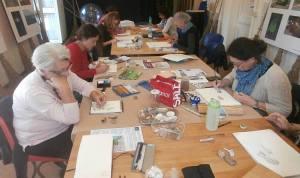 Studenti all'opera al corso di disegno naturalistico presso il nostro CEA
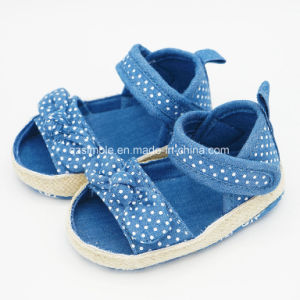 Soft Canvas Infant Shoes for Baby Girls pictures & photos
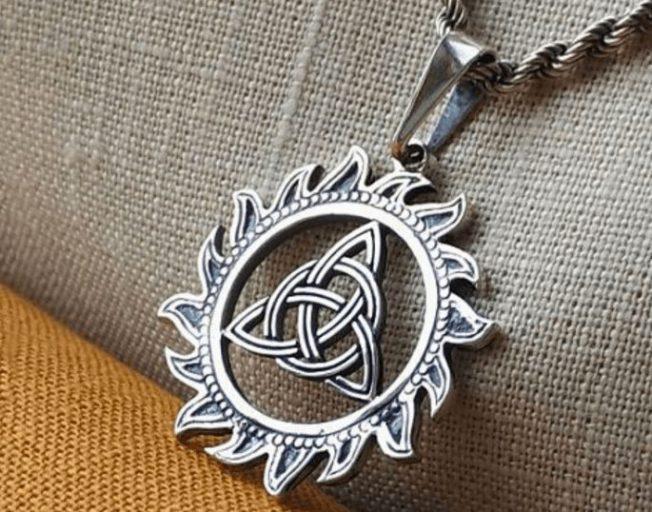 Подвеска Триглав — славянский символ единства и гармонии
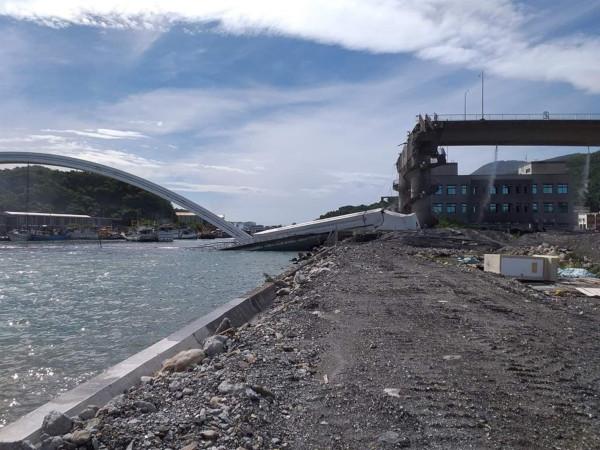 На Тайване под бензовозом обрушился треснул мост и упал в море. мост, бензовоз, обрушение, море, провинция Илань, Тайвань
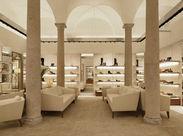 フェラガモって…? 1927年にサルバトーレフェラガモが創業。靴の履き心地は高評価を得ています♪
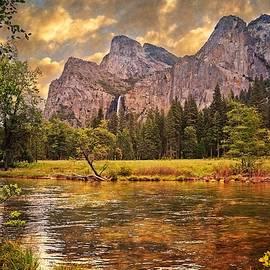 Lynn Bauer - Dusky Dreams of Yosemite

--- --- ---

• **Work instruction**: Write out word for word the lines of the listing above from the line with "Soft Canvas Infant" to the line with "フェラガモって…? 1927", taking in both of those lines but no pictures.

• **Answer to this task**:
 Soft Canvas Infant Shoes for Baby Girls pictures & photos
 Подвеска Триглав — славянский символ единства и гармонии
 На Тайване под бензовозом обрушился треснул мост и упал в море. мост, бензовоз, обрушение, море, провинция Илань, Тайвань
 フェラガモって…? 1927年にサルバトーレフェラガモが創業。靴の履き心地は高評価を得ています♪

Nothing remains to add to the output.